* **Activity**: Your copy of the entries below should hold exactly the lines from the one containing "Mid-Century Upholstered Tufted" to the one containing "Baby Essentials Bottle", inclusive, and no pictures.

* **Information supplied**:
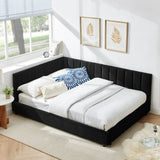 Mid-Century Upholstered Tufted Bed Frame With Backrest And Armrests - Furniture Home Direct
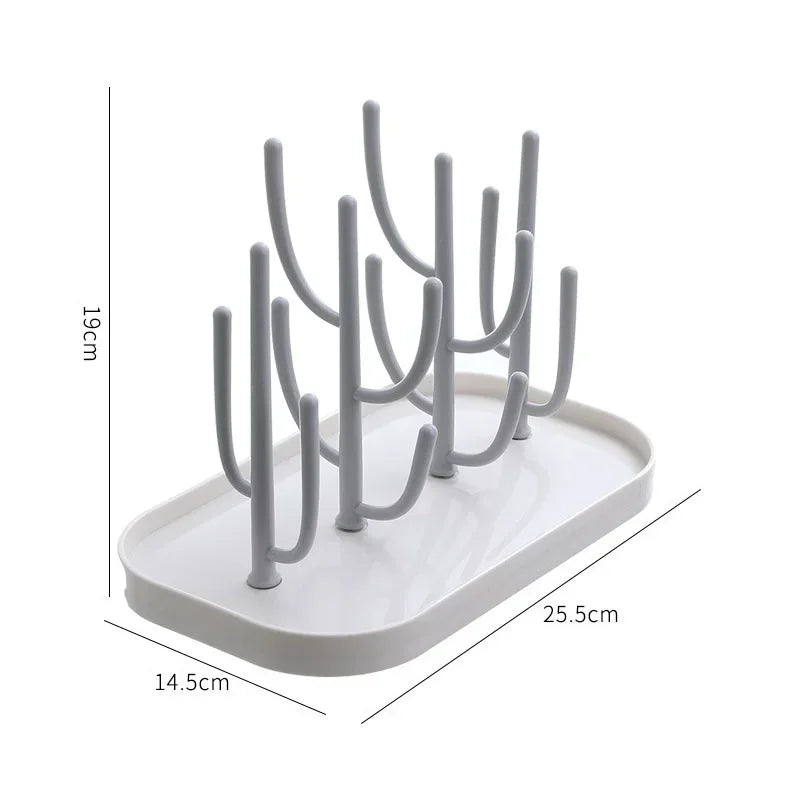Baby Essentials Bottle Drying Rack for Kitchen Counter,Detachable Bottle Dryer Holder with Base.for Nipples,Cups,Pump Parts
* * *
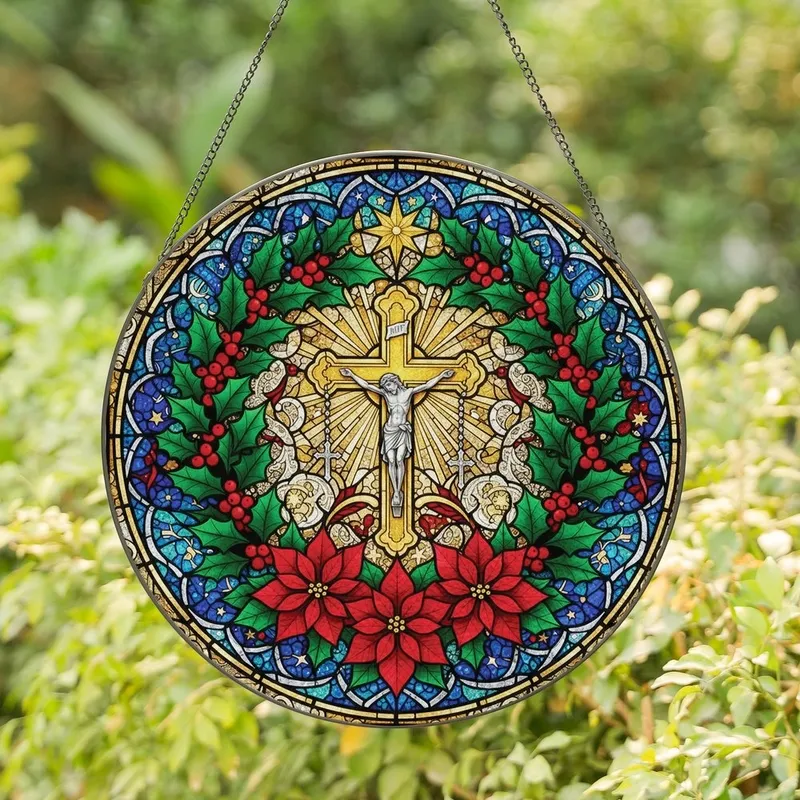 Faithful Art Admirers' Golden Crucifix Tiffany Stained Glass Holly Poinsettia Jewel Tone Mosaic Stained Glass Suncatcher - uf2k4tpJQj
---
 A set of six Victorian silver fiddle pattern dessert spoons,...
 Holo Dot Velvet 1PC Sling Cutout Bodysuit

* **Written answer**:
 Mid-Century Upholstered Tufted Bed Frame With Backrest And Armrests - Furniture Home Direct
Baby Essentials Bottle Drying Rack for Kitchen Counter,Detachable Bottle Dryer Holder with Base.for Nipples,Cups,Pump Parts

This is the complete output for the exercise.